The two owners of Zibaldone, brothers Adriano and Roberto Pietrella originally from Umbria, were extremely generous, in sending antipasta to the table, including Vitello Tonnato (veal with tuna sauce), Coppa ham with a spelt, tomato and mozzarella salad, lamb tortellini, Veal Romana, and ending off with Tiramisu. I was impressed with Sarel’s love for food, so many months after the reality TV series, spending more time with the owners in the kitchen than at the table with us, always keen to learn something new.
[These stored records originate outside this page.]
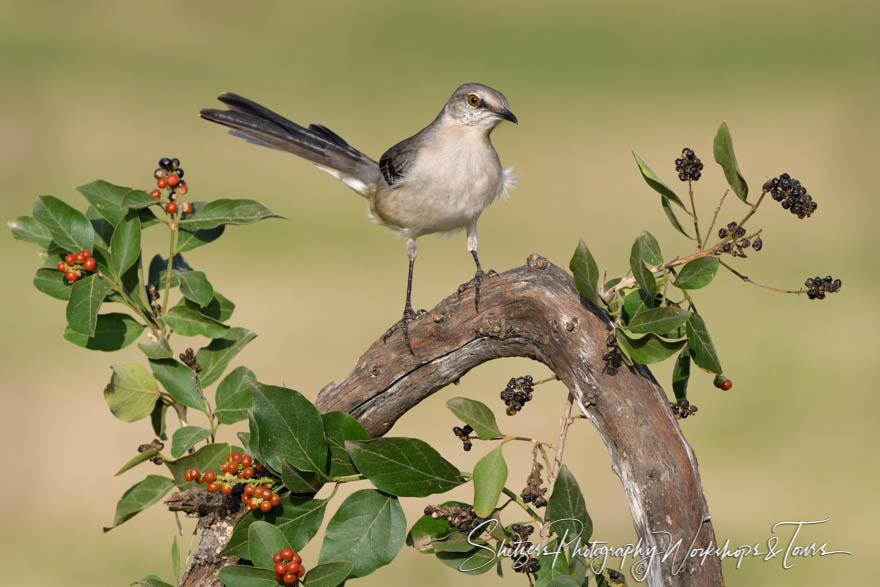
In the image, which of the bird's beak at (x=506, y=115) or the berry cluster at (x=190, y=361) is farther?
the bird's beak at (x=506, y=115)

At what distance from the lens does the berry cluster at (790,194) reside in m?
1.43

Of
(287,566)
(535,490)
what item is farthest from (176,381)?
(535,490)

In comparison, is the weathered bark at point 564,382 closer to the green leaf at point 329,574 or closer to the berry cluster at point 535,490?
the berry cluster at point 535,490

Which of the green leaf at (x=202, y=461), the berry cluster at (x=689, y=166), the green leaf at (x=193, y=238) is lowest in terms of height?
the green leaf at (x=202, y=461)

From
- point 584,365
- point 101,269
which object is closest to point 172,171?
point 101,269

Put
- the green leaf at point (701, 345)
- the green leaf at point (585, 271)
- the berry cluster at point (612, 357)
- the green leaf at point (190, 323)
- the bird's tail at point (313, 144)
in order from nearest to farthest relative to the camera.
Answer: the green leaf at point (585, 271) < the berry cluster at point (612, 357) < the green leaf at point (701, 345) < the green leaf at point (190, 323) < the bird's tail at point (313, 144)

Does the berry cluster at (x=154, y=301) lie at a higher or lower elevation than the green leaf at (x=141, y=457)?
higher

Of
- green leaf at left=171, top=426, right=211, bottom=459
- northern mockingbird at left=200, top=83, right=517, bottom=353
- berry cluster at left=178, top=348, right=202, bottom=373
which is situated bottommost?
green leaf at left=171, top=426, right=211, bottom=459

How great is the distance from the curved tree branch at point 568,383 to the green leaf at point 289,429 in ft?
0.92

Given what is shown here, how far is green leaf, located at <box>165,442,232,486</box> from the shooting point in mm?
1687

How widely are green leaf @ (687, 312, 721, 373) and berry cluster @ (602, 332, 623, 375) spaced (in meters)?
0.20

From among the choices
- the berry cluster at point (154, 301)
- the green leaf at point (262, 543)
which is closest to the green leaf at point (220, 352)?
the berry cluster at point (154, 301)

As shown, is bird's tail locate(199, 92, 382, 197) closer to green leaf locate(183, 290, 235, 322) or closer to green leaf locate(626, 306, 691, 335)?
green leaf locate(183, 290, 235, 322)

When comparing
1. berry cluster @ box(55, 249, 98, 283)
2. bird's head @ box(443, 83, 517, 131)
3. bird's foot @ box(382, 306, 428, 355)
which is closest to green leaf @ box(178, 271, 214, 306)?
berry cluster @ box(55, 249, 98, 283)
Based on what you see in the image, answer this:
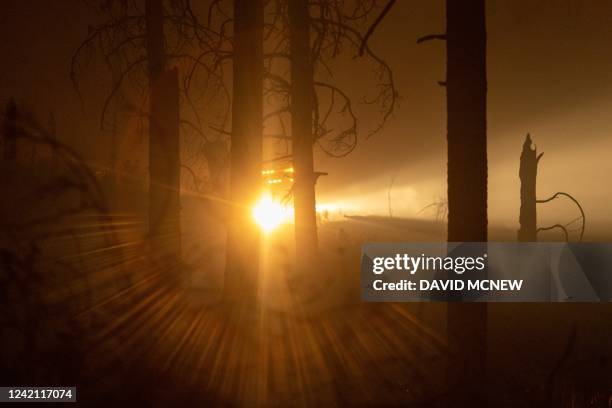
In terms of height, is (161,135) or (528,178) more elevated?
(161,135)

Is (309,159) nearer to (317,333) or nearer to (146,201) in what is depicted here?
(317,333)

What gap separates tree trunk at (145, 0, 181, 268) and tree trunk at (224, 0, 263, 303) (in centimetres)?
201

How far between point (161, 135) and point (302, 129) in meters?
3.39

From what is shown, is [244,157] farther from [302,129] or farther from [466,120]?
[302,129]

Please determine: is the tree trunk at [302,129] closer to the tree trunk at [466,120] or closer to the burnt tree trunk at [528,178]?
the tree trunk at [466,120]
The MasterChef SA interviews we had done during the season one series, and the book launch, showed how the Finalists have bonded, and become friends for life, it would seem, some becoming like brothers and sisters to each others. All the Finalists seem to have remained humble, even though they are instantly recognisable wherever they go. They will become famous in the United Kingdom, the UK TV channel soon flighting our MasterChef SA series, Chef Pete announced on Thursday. I asked Ilse, Sarel and Sue-Ann how they felt about season two of MasterChef SA, and each of them had a different reaction: Sarel said he is already working on building more Twitter followers, Ilse said she is concerned, while Sue-Ann said it will have no effect on them, as they were the first Finalists in the first MasterChef SA program in our country. Season two of MasterChef SA has commenced, the cold tests completed, and the hot dish tests are underway. Filming at Nederburg will probably start late in January, and flighting will be twice a week, on Tuesday and Wednesday evenings, from about end March. Chef Pete said that the quality of the contestants is of a very high standard, having learnt a lot from MasterChef SA season one. The new ‘MasterChef South Africa: The Cookbook’ is compulsory reading for all MasterChef SA hopefuls, and for the fans of the TV series.